- Location in Nyaunglebin district
- Kyaukkyi Township Location in Myanmar
- Coordinates: 18°20′N 96°49′E﻿ / ﻿18.333°N 96.817°E
- Country: Myanmar
- Region: Bago Region
- District: Nyaunglebin District
- Capital: Kyaukkyi

Area
- • Total: 2,023.8 km^{2} (781.4 sq mi)

Population (2014)
- • Total: 113,329
- • Density: 55.9981223441/km^{2} (145.034471072/sq mi)
- Time zone: UTC+6.30 (MST)

= Kyaukkyi Township =

Kyaukkyi Township (ကျောက်ကြီး မြို့နယ်; also called လယဒိုမြို့နယ်) is a township in Nyaunglebin District in the Bago Region of Burma (Myanmar).
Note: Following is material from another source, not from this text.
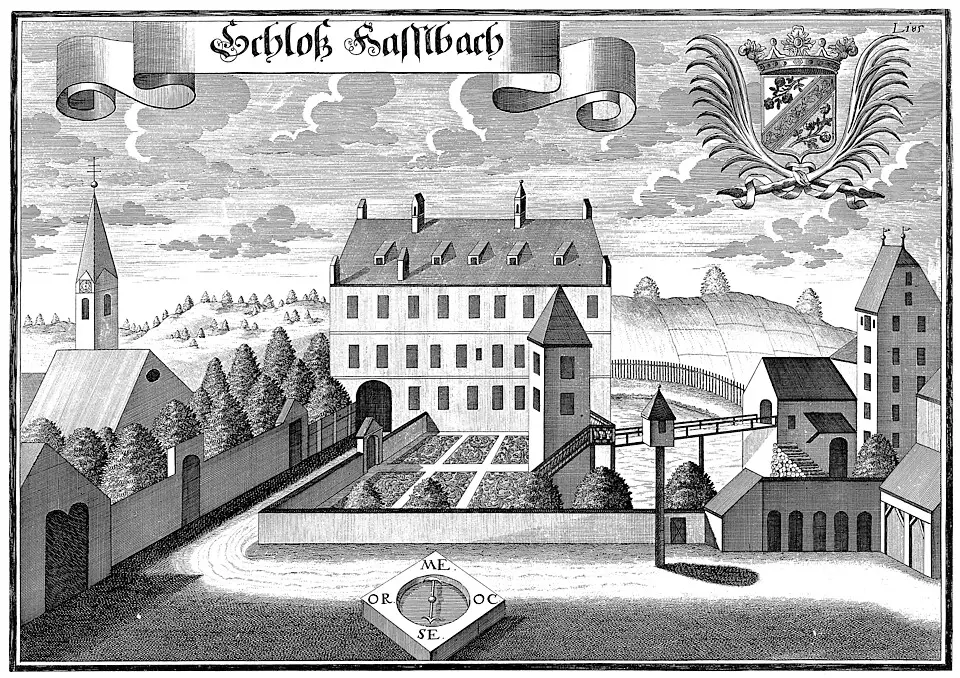 Schloss Haselbach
The principal town and administrative seat is Kyaukkyi.
The township had a population of 113,329 as of 2014 and an area of 2,023.8 square kilometers, with a population density of about 56 people per square kilometer.

==History==
Karen insurgents have held portions of the area since World War II. Insurgents were still active in the township as of 2007.

==Events==
The Tatmadaw Light Infantry Battalion confiscated multiple plots of land and returned all but one. The land was near Mee Chaung Kone village. The same group started construction of an ill-advised road near Kaw Pyin village on February 16, 2017 to the chagrin of locals who were not asked beforehand. They specified it was for infrastructure development, but its use as a military stronghold is clear. The group later killed a villager at a gold mining site in March, the mining company proceeded to pay the family US$736 in compensation. A similar thing happened in May to an eight-year-old named Nan E whose family received the same amount in compensation, but from the Tatmadaw themselves. Many villagers felt unsafe because of the killings and requested the militia to withdraw from the area. Also in 2017, the Tha Pya Lar village tract stated that a newly built primary education school building constructed by the government was inadequate and reported it to higher offices.

==Demographics==
The population was 113,329 in the 2014 official report. 47.9% of the population was male, whereas 52.1% were female. The median age was 22.8 years. There were 7 wards, 35 village tracts, and 22,883 privately owned households. 34% of households were headed by females and the average occupancy of a household was 4.9 persons. The majority of the population (58.6%) were between 15 and 64 years of age, with 36.2% being 14 or under and 5.2% being 65 or older. The sex ratio of males to females was 92 to 100. The literacy rate was 90.4%. 5.1% of people had a disability. Only 0.1% of people had a foreign passport, precisely 57. The unemployment rate (ages 15–64) was 5.9%. 49.6% of people used a bicycle for transport.